Consegna A
Secondo la sezione del testo, a norma di quale articolo è stata dedotta, con il secondo motivo di ricorso, l'inutilizzabilità delle dichiarazioni del testimone?
Consegna B
Riformuli come elenco puntato il paragrafo della sezione del testo che inizia con «Da tale motivazione si desume», conservandone i fatti principali.

Sezione del testo
# # # # #

Nella specie, come risulta chiaramente dalla motivazione impugnata, del tutto esauriente, i verbalizzanti F e B sono stati "concordi nel riferire del rifiuto opposto dal M a sottoporsi all'esame con l'etilometro" in modo che l'assunto difensivo, secondo il quale uno dei verbalizzanti aveva riferito all'imputato che era facoltativo sottoporsi all'alcoltest, "è stato smentito risolutamente e concordemente dagli stessi verbalizzanti".
Da tale motivazione si desume che indubbiamente l'unico argomento difensivo di contrasto alla configurabilità del reato di cui all'art 186, 6^ comma, C.d.S. è stato oggetto dell'istruttoria testimoniale, e che la valutazione sulla superfluità di domande o non pertinenti o inutili o meramente insidiose è rimessa al giudice di merito, il quale, nella specie, ha consentito l'accertamento nell'interesse della difesa.
Tali argomentazioni consentono di ritenere palesemente infondato anche il secondo motivo di ricorso, con il quale è stata dedotta l'inutilizzabilità delle dichiarazioni del testimone a norma dell'art. 63, 2 comma, c.p.p..
Tale inutilizzabilità è infetti configurabile solo "se la persona doveva essere sentita sin dall'inizio in qualità di imputato o di persona sottoposta alle indagini", e, nella specie, la deduzione difensiva, secondo la quale se il B avesse confermato l'argomentazione difensiva sarebbe diventato imputato per concorso nel reato, è, in primo luogo, irrilevante, dovendo tale qualità sussistere "sin dall'inizio", e poi comunque infondata, perchè - anche se fosse stata vera la tesi dell'imputato - non sarebbe configurabile alcun concorso doloso ex art. 110 c.p., in mancanza di un accordo preventivo tra i due, non configurandosi l'istigazione a commettere il reato contravvenzionale in questione. Non si tratta quindi di norma fondata su un ipotetico e del tutto eventuale coinvolgimento del testimone nel reato, ma della preesistenza di già significative ragioni per ritenere il testimone quanto meno persona sottoposta alle indagini.
Con il terzo motivo di impugnazione il ricorrente censura la sentenza impugnata per mancanza o manifesta illogicità della motivazione.

# # # # #

Materiale raccolto
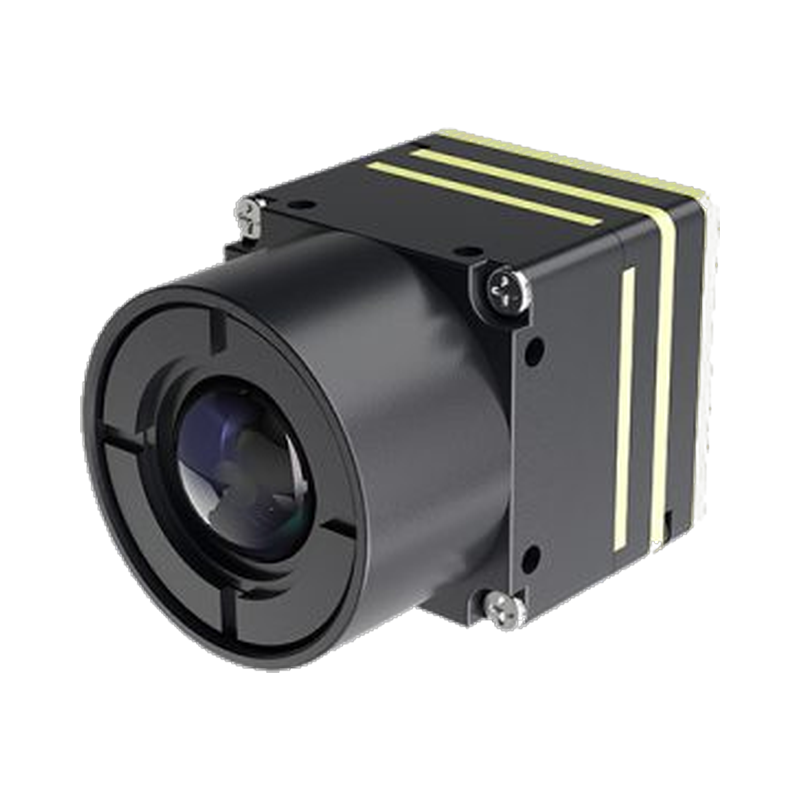 SPECTRA L06T2 640×512 Uncooled LWIR Module · Shutterless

# # # # #

Soluzione A
A norma dell'art. 63, 2 comma, c.p.p.

Soluzione B
- L'unico argomento difensivo contrario alla configurabilità del reato previsto dall'art. 186, 6° comma, C.d.S. è stato oggetto dell'istruttoria testimoniale.
- Spetta al giudice di merito valutare la superfluità di domande non pertinenti, inutili o meramente insidiose.
- Nel caso in esame, il giudice di merito ha consentito l'accertamento nell'interesse della difesa.